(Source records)

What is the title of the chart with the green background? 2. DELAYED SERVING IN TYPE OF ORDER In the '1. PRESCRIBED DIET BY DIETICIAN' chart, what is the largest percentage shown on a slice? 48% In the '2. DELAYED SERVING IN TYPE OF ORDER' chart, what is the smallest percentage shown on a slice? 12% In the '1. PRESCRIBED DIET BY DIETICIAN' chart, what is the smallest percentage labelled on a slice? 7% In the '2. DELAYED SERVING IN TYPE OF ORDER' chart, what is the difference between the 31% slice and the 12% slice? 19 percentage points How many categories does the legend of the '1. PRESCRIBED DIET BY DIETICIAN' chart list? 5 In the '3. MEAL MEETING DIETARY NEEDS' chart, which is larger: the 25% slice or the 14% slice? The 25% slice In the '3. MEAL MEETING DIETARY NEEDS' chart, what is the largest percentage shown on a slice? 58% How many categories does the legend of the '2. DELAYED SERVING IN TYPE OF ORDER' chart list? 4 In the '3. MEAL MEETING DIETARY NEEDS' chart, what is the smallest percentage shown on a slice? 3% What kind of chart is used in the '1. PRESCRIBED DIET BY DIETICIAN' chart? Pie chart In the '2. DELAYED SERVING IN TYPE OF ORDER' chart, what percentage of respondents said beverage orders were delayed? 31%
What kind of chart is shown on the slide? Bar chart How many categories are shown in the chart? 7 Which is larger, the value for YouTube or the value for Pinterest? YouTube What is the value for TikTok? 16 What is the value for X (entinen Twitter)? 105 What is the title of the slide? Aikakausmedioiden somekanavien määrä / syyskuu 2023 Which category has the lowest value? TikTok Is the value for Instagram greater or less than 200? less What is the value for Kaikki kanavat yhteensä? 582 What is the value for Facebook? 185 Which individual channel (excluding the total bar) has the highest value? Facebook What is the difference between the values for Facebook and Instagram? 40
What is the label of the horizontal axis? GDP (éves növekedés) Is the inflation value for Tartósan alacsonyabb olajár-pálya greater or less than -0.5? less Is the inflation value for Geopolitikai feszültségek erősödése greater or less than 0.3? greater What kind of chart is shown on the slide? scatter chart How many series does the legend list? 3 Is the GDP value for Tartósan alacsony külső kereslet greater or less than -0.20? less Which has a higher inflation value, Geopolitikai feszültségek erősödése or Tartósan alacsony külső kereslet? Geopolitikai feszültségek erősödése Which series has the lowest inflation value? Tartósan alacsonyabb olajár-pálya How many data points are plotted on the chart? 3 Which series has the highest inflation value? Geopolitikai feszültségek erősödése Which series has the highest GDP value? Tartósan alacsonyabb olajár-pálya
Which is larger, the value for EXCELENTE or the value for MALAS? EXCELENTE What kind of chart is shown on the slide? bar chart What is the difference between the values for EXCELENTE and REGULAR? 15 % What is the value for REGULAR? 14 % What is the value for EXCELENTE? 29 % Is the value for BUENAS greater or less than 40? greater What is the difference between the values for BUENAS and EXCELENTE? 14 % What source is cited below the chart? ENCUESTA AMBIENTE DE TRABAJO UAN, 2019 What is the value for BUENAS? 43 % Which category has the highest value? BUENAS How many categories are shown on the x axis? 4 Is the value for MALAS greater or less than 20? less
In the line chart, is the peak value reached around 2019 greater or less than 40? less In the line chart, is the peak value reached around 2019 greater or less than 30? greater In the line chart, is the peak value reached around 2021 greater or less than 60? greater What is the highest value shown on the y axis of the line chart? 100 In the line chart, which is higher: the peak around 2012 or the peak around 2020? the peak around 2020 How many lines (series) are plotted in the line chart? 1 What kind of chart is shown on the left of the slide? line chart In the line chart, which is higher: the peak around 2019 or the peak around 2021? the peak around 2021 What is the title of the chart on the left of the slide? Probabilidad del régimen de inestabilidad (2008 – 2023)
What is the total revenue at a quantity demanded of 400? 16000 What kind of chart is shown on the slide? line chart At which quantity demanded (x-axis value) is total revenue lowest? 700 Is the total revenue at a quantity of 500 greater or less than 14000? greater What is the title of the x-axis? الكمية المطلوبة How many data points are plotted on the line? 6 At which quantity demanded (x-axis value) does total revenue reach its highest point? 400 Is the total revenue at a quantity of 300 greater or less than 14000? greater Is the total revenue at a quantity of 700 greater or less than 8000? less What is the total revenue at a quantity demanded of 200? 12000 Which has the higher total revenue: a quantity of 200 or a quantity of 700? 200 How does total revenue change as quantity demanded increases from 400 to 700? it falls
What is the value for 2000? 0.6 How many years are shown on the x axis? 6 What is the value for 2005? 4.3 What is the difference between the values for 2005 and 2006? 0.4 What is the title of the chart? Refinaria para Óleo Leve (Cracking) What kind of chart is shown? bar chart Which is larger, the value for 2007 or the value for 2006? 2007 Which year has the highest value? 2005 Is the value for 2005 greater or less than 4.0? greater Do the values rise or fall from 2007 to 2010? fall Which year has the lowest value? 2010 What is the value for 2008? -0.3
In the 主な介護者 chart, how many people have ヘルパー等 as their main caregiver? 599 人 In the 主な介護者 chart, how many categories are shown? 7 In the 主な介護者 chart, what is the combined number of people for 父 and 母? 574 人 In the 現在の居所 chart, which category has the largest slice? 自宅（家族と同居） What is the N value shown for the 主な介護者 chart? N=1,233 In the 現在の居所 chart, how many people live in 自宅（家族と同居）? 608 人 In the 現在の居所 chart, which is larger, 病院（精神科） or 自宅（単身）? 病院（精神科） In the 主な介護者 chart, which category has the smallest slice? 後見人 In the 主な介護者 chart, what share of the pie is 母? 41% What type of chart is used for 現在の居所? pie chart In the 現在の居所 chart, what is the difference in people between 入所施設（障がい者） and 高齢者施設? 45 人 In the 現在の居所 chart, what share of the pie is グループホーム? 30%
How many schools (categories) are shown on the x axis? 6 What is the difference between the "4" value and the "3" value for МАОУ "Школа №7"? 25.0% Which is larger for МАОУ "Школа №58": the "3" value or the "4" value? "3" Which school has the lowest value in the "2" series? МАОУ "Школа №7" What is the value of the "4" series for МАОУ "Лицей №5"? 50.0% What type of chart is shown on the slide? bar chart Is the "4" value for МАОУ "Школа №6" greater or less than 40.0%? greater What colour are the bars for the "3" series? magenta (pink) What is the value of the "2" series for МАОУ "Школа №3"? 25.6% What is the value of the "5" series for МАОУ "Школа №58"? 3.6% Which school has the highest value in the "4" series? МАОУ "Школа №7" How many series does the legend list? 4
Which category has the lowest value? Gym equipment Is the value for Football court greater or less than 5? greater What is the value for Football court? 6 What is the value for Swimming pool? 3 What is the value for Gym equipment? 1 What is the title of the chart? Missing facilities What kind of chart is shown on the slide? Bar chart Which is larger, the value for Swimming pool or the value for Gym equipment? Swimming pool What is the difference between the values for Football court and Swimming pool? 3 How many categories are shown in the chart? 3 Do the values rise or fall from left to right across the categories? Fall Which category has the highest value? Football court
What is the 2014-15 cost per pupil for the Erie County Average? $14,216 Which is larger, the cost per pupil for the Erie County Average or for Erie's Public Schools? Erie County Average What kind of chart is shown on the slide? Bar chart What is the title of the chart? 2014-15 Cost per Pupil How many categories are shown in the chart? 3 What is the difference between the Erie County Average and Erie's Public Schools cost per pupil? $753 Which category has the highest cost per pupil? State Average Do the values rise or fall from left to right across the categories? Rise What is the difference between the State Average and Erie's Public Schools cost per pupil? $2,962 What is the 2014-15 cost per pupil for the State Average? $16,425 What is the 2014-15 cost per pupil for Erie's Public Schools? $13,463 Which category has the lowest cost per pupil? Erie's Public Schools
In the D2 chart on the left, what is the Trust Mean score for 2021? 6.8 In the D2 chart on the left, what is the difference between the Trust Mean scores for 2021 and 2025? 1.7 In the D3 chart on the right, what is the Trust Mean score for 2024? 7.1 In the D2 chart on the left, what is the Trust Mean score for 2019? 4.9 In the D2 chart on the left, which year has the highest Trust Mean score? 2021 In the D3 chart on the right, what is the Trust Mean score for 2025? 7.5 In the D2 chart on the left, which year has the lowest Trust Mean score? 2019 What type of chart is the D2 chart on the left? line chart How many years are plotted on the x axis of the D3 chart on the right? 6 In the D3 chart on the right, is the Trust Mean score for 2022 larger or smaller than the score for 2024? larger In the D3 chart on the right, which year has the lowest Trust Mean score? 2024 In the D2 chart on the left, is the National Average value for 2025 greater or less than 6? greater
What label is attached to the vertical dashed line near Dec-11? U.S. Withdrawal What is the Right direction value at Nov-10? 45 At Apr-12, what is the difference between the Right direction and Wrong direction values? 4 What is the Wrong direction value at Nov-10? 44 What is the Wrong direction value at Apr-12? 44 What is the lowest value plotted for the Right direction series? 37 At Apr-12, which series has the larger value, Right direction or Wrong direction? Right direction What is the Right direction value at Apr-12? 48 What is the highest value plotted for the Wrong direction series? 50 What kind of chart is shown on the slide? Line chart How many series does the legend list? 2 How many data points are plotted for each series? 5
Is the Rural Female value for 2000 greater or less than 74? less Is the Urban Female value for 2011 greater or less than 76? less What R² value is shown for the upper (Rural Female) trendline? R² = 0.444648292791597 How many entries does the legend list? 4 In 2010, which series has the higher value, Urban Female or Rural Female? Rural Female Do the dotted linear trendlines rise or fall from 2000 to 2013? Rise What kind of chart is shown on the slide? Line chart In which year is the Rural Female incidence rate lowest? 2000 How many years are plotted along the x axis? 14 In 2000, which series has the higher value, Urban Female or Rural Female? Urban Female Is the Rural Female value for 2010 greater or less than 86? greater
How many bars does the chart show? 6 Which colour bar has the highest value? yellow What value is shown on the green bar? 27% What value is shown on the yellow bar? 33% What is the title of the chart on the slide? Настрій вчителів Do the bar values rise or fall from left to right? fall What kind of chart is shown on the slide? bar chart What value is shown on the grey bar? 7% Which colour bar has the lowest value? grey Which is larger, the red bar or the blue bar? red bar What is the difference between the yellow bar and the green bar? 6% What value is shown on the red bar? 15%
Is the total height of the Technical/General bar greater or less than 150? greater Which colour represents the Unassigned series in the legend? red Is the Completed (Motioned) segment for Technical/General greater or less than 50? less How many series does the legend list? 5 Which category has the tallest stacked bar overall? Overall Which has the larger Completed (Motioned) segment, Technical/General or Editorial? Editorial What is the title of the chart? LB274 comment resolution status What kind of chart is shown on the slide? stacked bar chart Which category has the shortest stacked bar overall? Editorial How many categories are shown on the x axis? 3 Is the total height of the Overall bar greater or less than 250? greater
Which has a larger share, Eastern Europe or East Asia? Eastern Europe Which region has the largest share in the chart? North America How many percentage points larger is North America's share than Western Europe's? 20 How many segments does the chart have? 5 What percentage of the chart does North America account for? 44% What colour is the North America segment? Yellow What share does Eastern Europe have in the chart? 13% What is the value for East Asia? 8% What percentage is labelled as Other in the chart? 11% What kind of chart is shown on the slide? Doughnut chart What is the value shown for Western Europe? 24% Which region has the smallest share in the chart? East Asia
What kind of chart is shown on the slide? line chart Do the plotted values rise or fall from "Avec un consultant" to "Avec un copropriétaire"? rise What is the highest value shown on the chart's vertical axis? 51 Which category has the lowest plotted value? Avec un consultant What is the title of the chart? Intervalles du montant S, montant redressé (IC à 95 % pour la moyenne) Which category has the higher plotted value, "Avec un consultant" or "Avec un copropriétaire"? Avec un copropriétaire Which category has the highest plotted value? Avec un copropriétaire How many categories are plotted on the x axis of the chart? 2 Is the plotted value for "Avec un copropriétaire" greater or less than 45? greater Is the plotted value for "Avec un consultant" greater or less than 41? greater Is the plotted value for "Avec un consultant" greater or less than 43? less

- **Problem to work on**:
State how many lines of the source records contain the word "reached", treating uppercase and lowercase as different, and give only the number.

- **Written reply**:
1